# WORKING DATA:
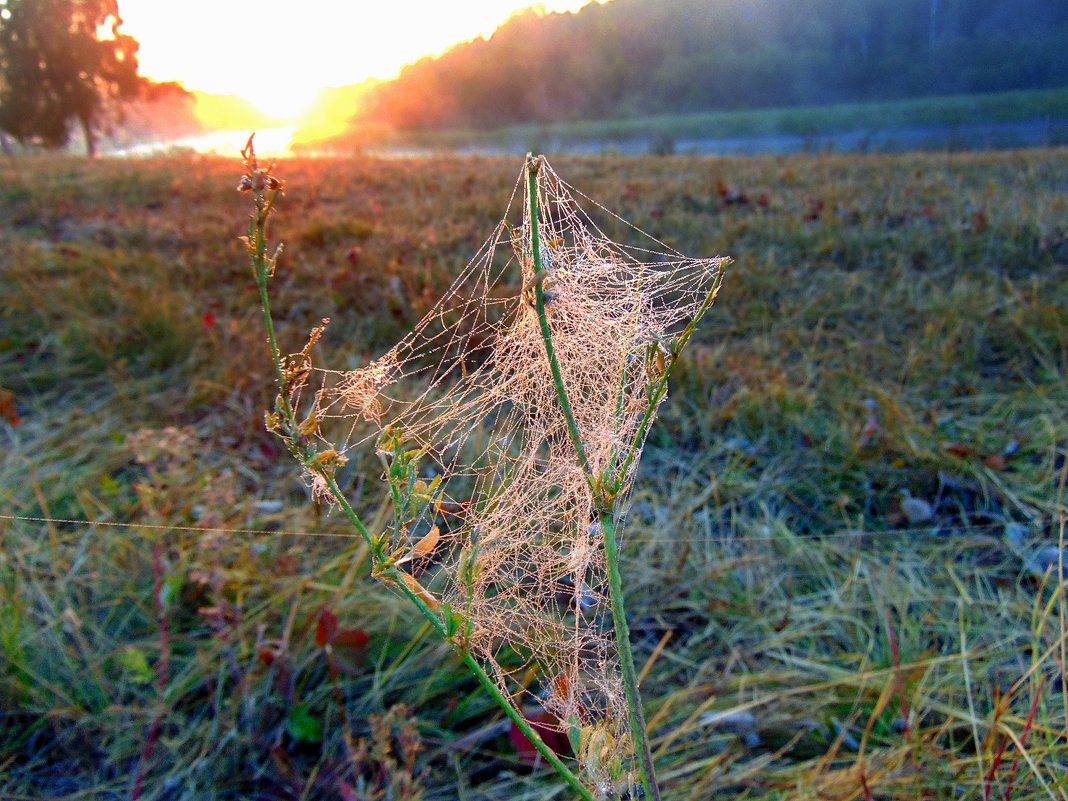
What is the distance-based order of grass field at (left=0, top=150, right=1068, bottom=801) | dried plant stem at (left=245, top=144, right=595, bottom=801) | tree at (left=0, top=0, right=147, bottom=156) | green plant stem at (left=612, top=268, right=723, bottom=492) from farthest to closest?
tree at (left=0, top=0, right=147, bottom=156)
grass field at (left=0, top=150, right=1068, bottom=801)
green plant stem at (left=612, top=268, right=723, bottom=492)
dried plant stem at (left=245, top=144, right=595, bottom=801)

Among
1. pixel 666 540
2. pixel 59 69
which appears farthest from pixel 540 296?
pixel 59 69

# EXERCISE TASK:
Rewrite the records above, replacing every "farthest" with "most distant" and leaving everything else unchanged. Leave the pictures out of your version.

# WRITTEN RESPONSE:
What is the distance-based order of grass field at (left=0, top=150, right=1068, bottom=801) | dried plant stem at (left=245, top=144, right=595, bottom=801) | tree at (left=0, top=0, right=147, bottom=156) | green plant stem at (left=612, top=268, right=723, bottom=492) from most distant to closest?
tree at (left=0, top=0, right=147, bottom=156)
grass field at (left=0, top=150, right=1068, bottom=801)
green plant stem at (left=612, top=268, right=723, bottom=492)
dried plant stem at (left=245, top=144, right=595, bottom=801)

Among
1. pixel 666 540
2. pixel 59 69
which appears most distant from pixel 540 296?
pixel 59 69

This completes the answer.